TO BE DONE :: Please copy the material below line for line, leaving out the pictures.

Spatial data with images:

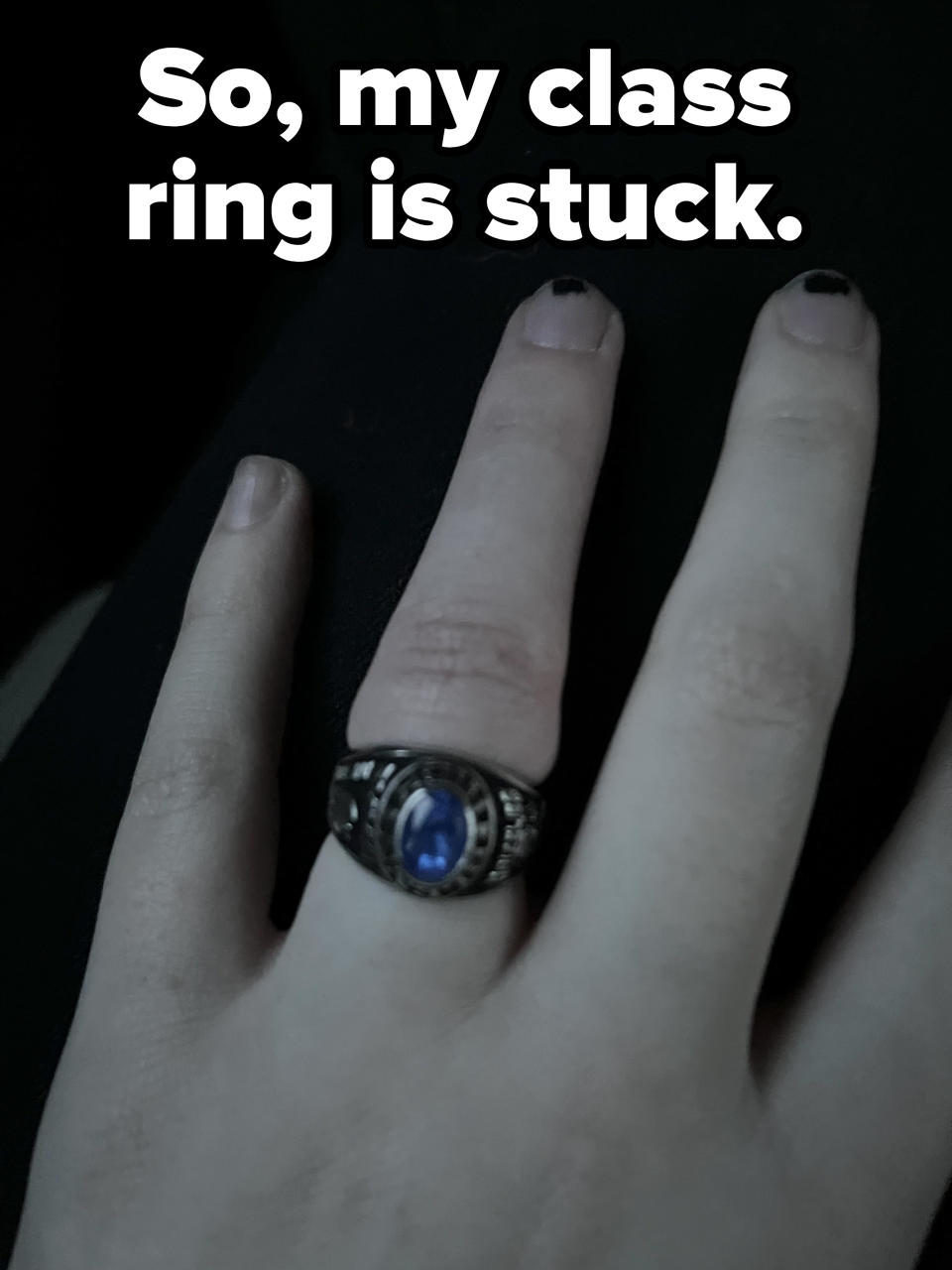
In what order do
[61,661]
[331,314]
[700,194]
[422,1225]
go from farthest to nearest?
[61,661] → [331,314] → [700,194] → [422,1225]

REPLY ::
In what order do
[61,661]
[331,314]
[700,194]
[422,1225]
go from farthest to nearest?
[61,661] → [331,314] → [700,194] → [422,1225]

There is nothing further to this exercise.